La ruse suppose une intention cachée. Elle est donc à la manière d’agir simple et droite ce que la subtilité de l’argumentation est à la preuve directe. Elle n’a, par suite, rien de commun avec les moyens qui naissent de l’instinct, de l’intérêt de la situation, ou de la force même des événements, mais elle a de nombreux rapports avec le mensonge qui suppose également une intention cachée, et, bien qu’elle en diffère en ce qu’elle ne procède pas comme lui, par un manquement direct à la parole exprimée, elle conduit, en somme, au même résultat.

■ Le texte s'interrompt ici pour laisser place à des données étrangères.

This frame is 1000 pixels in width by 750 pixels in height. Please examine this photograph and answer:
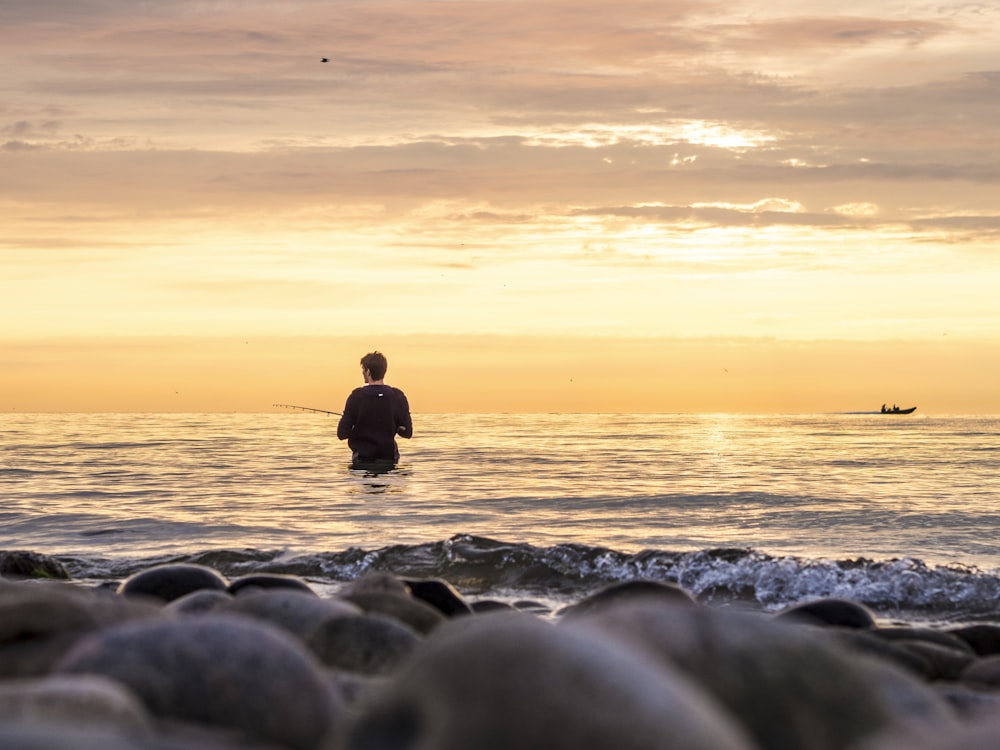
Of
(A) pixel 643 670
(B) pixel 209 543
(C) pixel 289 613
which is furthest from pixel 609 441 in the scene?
(A) pixel 643 670

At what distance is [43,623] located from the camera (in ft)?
12.0

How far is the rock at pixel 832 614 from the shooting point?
19.0ft

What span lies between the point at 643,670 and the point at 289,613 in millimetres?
2510

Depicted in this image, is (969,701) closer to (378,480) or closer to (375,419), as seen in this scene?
(375,419)

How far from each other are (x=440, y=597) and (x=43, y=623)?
2.81 m

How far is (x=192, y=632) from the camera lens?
2.96 meters

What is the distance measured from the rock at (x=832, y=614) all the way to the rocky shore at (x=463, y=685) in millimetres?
1332

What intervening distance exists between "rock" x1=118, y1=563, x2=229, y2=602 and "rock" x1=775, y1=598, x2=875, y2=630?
120 inches

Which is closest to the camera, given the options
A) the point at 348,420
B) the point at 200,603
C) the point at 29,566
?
the point at 200,603

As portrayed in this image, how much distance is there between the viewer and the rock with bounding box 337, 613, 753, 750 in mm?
2062

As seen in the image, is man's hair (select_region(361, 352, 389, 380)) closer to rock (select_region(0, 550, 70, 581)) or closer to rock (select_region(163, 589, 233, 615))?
rock (select_region(0, 550, 70, 581))

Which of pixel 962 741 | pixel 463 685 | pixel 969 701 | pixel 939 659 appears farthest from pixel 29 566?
pixel 962 741

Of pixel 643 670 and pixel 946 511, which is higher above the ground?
pixel 643 670

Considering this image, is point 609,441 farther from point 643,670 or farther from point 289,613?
point 643,670
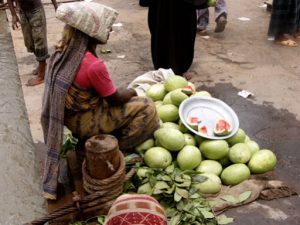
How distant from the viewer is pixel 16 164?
411 cm

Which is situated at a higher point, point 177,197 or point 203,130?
point 203,130

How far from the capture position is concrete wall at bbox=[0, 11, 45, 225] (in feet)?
11.7

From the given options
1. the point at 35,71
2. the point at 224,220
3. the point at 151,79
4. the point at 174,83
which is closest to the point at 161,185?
the point at 224,220

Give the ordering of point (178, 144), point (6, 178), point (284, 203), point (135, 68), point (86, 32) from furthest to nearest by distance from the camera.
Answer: point (135, 68)
point (6, 178)
point (178, 144)
point (284, 203)
point (86, 32)

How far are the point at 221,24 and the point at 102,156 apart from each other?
463cm

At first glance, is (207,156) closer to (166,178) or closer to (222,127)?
(222,127)

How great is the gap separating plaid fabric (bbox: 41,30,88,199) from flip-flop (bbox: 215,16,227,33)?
427 centimetres

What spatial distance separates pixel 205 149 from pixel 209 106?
57 centimetres

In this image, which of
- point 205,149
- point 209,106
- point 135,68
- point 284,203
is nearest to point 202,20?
point 135,68

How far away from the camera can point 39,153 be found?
4055mm

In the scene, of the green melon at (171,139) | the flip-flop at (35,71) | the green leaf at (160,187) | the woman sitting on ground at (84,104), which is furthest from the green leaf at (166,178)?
the flip-flop at (35,71)

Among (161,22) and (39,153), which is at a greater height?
(161,22)

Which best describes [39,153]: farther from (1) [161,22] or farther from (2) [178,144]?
(1) [161,22]

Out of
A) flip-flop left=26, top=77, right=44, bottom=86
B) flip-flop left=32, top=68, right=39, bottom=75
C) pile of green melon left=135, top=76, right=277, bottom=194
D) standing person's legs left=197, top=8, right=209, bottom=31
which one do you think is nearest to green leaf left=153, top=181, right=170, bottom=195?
pile of green melon left=135, top=76, right=277, bottom=194
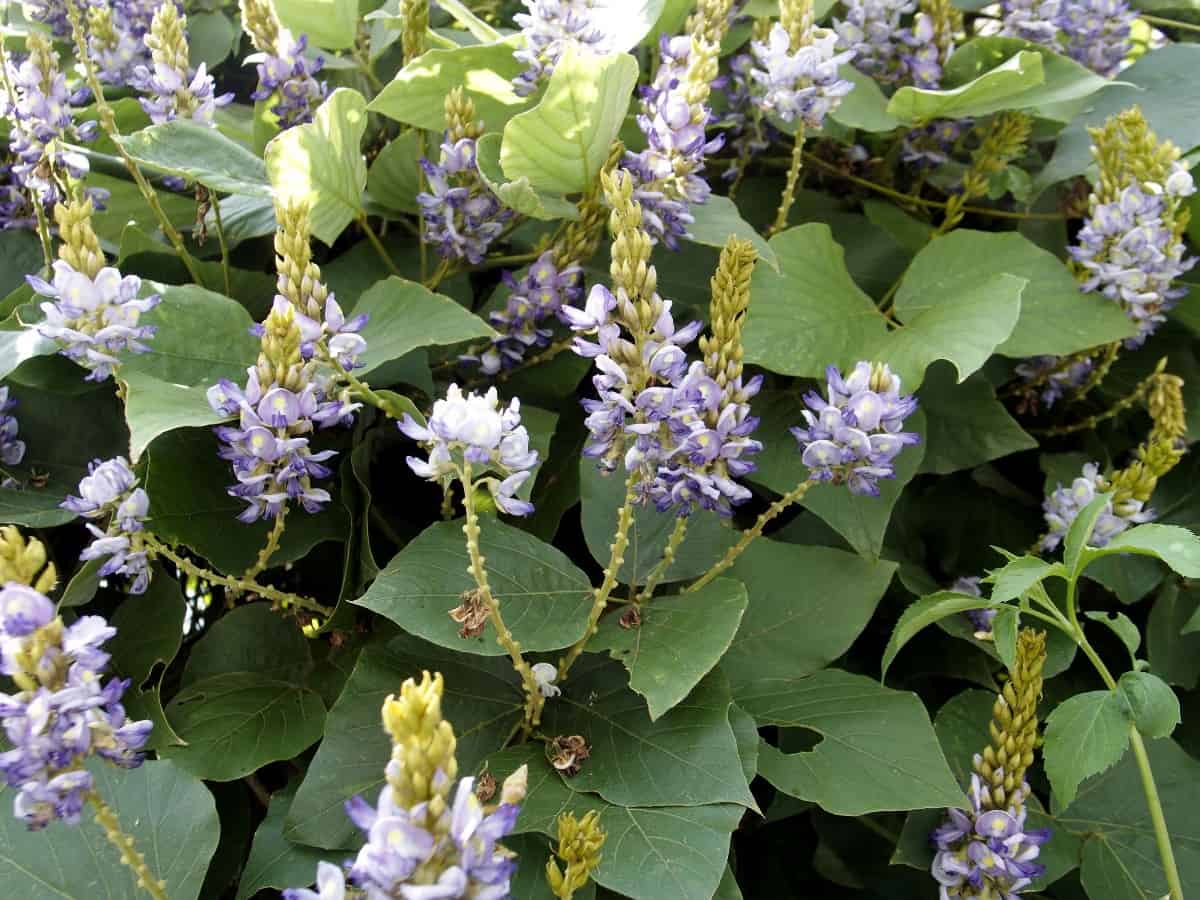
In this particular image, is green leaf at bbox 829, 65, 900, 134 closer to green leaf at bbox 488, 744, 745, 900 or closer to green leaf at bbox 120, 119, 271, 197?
green leaf at bbox 120, 119, 271, 197

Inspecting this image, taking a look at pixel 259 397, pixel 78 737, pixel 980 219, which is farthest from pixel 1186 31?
pixel 78 737

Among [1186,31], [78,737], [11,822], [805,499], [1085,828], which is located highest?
[1186,31]

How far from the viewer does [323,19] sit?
4.35 ft

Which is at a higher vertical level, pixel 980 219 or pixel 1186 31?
pixel 1186 31

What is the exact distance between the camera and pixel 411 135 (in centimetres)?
123

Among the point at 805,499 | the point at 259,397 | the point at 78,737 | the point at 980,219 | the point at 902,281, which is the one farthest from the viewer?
the point at 980,219

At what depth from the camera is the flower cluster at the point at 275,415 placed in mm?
848

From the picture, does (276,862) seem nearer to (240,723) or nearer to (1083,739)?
(240,723)

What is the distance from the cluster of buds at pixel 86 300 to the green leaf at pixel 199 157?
0.16 metres

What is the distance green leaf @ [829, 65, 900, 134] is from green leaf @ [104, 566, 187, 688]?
0.93 meters

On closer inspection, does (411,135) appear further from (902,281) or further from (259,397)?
(902,281)

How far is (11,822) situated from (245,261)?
753 mm

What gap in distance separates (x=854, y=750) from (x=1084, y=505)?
434 millimetres

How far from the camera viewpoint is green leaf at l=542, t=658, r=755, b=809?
886 millimetres
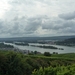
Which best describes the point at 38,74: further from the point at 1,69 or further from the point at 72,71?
the point at 1,69

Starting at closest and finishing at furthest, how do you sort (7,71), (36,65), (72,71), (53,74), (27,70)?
(72,71) < (53,74) < (7,71) < (27,70) < (36,65)

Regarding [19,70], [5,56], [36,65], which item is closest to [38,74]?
[19,70]

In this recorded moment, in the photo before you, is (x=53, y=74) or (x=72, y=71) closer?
(x=72, y=71)

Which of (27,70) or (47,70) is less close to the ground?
(47,70)

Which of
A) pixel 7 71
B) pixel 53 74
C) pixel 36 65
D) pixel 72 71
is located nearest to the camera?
pixel 72 71

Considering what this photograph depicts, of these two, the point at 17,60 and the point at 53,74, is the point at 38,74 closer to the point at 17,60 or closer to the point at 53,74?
the point at 53,74

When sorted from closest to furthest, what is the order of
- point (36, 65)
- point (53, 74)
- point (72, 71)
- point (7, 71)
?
point (72, 71) → point (53, 74) → point (7, 71) → point (36, 65)

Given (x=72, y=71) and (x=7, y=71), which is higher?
(x=72, y=71)

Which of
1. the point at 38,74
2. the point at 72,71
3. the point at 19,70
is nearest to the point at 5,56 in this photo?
the point at 19,70

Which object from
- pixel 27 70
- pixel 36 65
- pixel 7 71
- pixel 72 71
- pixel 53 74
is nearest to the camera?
pixel 72 71
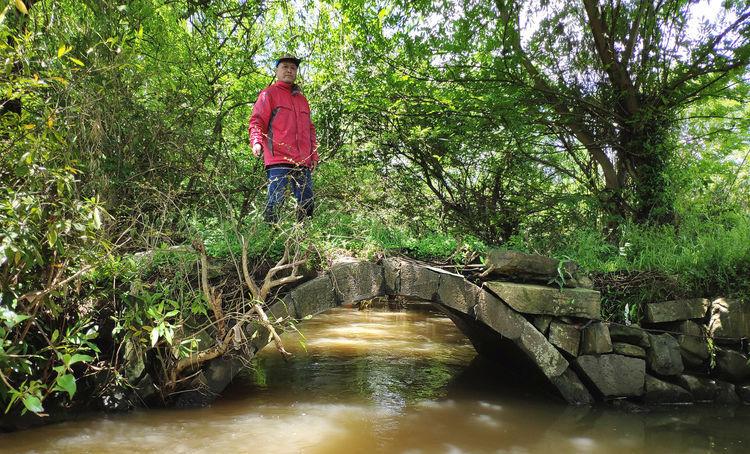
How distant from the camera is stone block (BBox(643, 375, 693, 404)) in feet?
15.7

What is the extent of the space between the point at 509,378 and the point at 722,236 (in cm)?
267

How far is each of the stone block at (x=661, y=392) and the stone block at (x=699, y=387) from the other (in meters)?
0.10

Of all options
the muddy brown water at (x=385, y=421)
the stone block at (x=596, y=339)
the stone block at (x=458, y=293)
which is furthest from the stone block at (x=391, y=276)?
the stone block at (x=596, y=339)

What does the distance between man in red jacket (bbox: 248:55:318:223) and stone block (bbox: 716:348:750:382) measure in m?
4.19

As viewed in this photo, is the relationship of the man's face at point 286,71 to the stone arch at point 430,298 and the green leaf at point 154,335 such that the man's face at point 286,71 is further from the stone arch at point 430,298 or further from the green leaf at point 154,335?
the green leaf at point 154,335

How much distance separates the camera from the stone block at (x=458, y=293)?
4.53 metres

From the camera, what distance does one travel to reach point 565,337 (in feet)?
15.5

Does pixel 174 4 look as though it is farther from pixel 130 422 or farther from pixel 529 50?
pixel 130 422

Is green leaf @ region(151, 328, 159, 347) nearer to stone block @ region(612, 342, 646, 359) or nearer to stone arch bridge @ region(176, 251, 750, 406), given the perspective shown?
stone arch bridge @ region(176, 251, 750, 406)

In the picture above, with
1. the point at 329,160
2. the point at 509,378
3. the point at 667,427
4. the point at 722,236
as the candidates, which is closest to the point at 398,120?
the point at 329,160

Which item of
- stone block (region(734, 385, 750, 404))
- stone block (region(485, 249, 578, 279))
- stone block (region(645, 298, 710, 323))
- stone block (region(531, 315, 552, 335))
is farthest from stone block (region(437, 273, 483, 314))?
stone block (region(734, 385, 750, 404))

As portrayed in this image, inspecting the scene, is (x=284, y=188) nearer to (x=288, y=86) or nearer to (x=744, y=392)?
(x=288, y=86)

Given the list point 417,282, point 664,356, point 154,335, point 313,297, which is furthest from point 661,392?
point 154,335

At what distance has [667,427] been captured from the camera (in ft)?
13.9
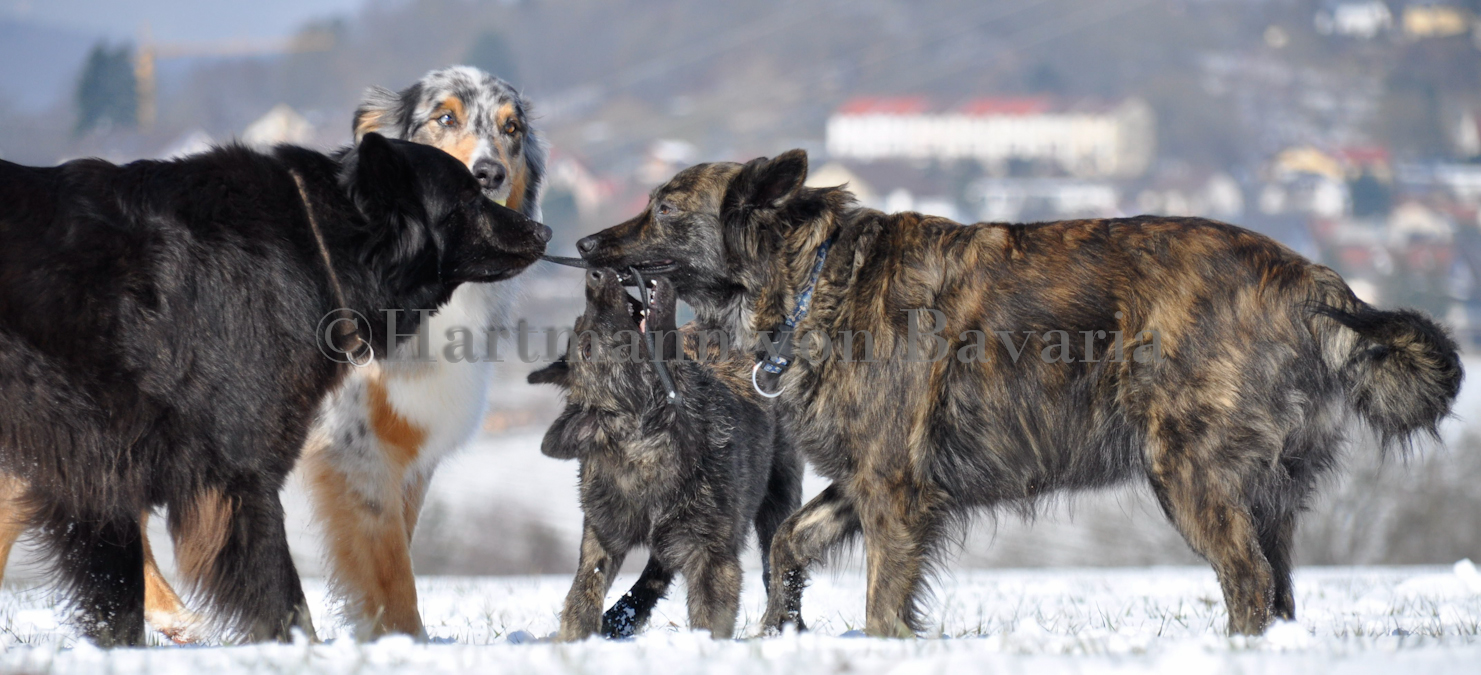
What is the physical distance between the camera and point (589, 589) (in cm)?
554

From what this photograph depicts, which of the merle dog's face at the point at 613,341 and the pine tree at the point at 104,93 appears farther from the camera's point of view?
the pine tree at the point at 104,93

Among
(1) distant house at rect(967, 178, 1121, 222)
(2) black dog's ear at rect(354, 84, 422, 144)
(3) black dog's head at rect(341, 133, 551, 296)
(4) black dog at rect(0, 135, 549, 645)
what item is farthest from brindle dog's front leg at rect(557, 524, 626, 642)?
(1) distant house at rect(967, 178, 1121, 222)

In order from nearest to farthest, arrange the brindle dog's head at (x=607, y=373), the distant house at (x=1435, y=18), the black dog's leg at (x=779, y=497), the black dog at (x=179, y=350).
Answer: the black dog at (x=179, y=350) < the brindle dog's head at (x=607, y=373) < the black dog's leg at (x=779, y=497) < the distant house at (x=1435, y=18)

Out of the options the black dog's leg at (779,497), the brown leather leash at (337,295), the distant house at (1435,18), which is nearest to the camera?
the brown leather leash at (337,295)

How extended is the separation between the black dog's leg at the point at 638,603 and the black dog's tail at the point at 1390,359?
10.1 feet

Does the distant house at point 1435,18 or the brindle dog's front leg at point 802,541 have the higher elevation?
the brindle dog's front leg at point 802,541

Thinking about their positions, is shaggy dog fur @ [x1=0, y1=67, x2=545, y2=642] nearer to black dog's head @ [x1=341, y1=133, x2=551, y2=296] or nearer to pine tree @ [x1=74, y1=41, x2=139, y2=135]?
black dog's head @ [x1=341, y1=133, x2=551, y2=296]

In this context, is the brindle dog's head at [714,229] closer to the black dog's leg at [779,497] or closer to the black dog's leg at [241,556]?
the black dog's leg at [779,497]

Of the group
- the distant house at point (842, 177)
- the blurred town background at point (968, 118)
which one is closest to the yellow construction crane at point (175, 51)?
the blurred town background at point (968, 118)

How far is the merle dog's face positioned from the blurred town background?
25.0 m

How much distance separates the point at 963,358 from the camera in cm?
509

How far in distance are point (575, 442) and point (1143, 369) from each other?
2.54m

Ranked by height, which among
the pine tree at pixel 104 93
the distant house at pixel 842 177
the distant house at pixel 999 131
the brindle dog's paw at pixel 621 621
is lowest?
the distant house at pixel 999 131

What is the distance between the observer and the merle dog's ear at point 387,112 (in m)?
6.39
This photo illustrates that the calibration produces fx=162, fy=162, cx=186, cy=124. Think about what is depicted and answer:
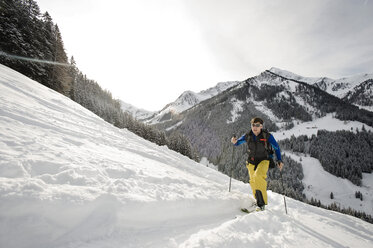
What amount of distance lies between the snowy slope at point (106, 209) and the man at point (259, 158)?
47 cm

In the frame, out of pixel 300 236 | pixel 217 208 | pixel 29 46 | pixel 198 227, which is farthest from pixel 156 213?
pixel 29 46

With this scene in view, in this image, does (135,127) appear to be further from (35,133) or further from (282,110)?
(282,110)

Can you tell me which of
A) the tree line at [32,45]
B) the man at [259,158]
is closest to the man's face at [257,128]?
the man at [259,158]

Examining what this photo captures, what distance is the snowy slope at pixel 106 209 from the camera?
79.0 inches

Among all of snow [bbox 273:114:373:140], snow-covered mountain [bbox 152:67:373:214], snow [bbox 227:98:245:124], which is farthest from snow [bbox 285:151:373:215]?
snow [bbox 227:98:245:124]

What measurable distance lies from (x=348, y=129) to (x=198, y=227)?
18811 centimetres

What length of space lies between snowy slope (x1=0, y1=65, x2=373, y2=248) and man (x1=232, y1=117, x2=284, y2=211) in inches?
18.4

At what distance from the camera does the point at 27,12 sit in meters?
22.4

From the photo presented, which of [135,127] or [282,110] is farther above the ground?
[282,110]

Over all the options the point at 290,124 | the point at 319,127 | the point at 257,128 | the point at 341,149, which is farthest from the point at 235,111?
the point at 257,128

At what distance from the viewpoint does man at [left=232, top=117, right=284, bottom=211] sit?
14.8 ft

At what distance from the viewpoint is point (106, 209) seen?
2516 mm

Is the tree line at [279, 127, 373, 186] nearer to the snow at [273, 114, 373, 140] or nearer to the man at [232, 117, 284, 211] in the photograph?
the snow at [273, 114, 373, 140]

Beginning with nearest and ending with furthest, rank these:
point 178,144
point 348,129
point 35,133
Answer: point 35,133
point 178,144
point 348,129
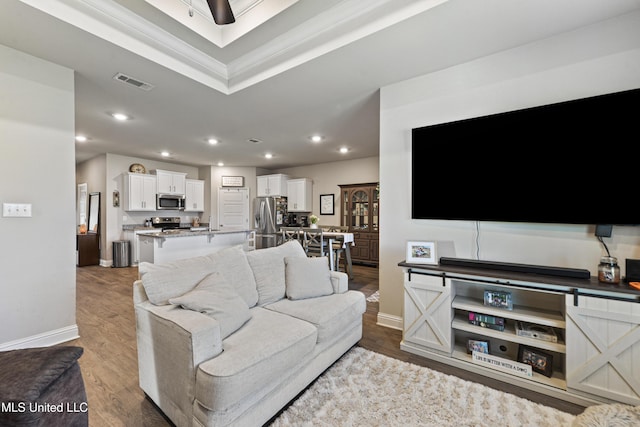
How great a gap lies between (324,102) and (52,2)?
2427mm

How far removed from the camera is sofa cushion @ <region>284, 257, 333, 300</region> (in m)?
2.42

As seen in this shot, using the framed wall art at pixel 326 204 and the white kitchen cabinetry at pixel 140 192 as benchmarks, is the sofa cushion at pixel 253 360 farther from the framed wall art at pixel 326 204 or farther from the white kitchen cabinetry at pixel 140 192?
the white kitchen cabinetry at pixel 140 192

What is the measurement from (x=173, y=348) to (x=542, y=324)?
2411 millimetres

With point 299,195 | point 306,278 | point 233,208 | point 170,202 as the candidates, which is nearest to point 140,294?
point 306,278

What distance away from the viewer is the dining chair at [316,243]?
4.54 metres

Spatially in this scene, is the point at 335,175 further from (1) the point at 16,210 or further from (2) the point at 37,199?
(1) the point at 16,210

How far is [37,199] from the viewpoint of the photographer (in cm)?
244

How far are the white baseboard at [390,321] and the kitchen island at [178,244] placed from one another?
3201mm

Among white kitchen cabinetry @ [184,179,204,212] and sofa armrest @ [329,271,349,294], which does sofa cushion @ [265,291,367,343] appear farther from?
white kitchen cabinetry @ [184,179,204,212]

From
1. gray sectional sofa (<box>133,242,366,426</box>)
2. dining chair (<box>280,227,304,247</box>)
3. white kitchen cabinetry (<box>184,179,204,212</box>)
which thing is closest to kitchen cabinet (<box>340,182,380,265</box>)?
dining chair (<box>280,227,304,247</box>)

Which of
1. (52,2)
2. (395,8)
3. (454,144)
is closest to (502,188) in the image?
(454,144)

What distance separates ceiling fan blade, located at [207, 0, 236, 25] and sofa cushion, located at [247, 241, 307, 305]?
174cm

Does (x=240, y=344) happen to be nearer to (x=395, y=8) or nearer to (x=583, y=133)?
(x=395, y=8)

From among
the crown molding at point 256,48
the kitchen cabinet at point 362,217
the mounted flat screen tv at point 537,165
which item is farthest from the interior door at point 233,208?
the mounted flat screen tv at point 537,165
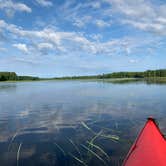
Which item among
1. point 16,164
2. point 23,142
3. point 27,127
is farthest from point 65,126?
point 16,164

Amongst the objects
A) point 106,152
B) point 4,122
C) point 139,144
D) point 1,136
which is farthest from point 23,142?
point 139,144

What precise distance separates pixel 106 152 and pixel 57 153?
218 cm

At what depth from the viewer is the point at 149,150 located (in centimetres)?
638

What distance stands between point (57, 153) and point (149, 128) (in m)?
4.44

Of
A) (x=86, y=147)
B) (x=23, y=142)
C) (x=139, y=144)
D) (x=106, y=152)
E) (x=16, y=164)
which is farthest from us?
(x=23, y=142)

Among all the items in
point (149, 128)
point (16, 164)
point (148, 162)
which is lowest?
point (16, 164)

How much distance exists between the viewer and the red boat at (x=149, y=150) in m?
5.93

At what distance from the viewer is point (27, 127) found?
14.5 meters

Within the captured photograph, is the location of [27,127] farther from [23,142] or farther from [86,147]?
[86,147]

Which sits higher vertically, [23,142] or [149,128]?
[149,128]

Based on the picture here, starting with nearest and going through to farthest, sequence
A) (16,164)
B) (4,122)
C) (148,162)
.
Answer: (148,162) → (16,164) → (4,122)

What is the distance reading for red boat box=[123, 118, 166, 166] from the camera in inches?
233

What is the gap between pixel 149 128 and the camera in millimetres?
7348

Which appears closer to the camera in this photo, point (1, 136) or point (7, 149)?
point (7, 149)
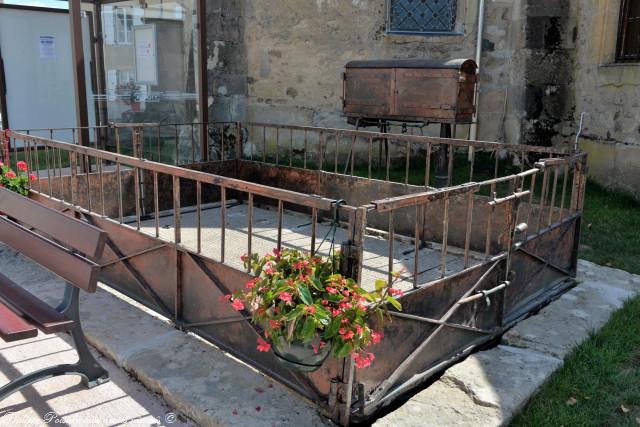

L’homme rusé laisse celui qu’il veut tromper tomber de lui-même dans l’erreur, et y persévérer jusqu’à perdre tout sentiment de la situation réelle.

Ce ne semble pas être sans raison que, dans le principe, le même mot (στρατήγημα) ait eu, à la fois, la signification de ruse et de stratégie, et, malgré toutes les métamorphoses apparentes ou réelles que, depuis les Grecs, le grand art de la guerre a subies dans son ensemble, ces deux mots ont, aujourd’hui encore, essentiellement la même signification.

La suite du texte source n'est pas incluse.